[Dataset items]
↓↓↓

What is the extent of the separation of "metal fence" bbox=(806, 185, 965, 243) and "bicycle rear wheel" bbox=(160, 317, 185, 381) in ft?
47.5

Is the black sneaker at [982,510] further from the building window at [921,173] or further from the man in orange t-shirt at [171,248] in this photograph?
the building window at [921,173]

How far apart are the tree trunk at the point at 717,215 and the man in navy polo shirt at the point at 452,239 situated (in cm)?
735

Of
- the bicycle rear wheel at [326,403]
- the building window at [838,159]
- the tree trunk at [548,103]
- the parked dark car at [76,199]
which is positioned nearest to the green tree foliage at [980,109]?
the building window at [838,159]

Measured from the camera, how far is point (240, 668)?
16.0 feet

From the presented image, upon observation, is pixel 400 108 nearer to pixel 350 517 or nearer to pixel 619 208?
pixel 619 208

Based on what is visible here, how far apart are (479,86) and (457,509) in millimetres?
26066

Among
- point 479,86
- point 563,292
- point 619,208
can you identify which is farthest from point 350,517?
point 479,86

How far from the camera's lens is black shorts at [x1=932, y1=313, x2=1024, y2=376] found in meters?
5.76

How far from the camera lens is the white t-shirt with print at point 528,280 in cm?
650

↑↑↑
↓↓↓

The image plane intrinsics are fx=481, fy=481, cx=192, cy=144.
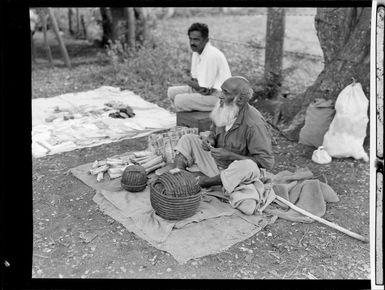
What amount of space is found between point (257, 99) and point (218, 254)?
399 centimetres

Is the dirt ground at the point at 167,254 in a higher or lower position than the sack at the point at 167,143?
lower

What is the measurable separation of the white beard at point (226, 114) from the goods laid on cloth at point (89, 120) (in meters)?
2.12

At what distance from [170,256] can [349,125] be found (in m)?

↑↑↑

Rewrite the items beginning with the line that contains "The image plane" and continuing through the line that contains "At what distance", with "dirt ground" changed to "bare ground" and nothing else altered. Omit the pictures from your answer.

• [Final answer]:
The image plane intrinsics are fx=481, fy=481, cx=192, cy=144.
What amount of space is found between point (257, 99) and point (218, 254)?
399 centimetres

Is the bare ground at the point at 167,254 in a higher or lower position than the sack at the point at 167,143?
lower

What is the measurable separation of the white beard at point (226, 114) from the goods laid on cloth at point (89, 120) (in meters)?
2.12

At what distance from [170,256] can [349,125] be found (in m)?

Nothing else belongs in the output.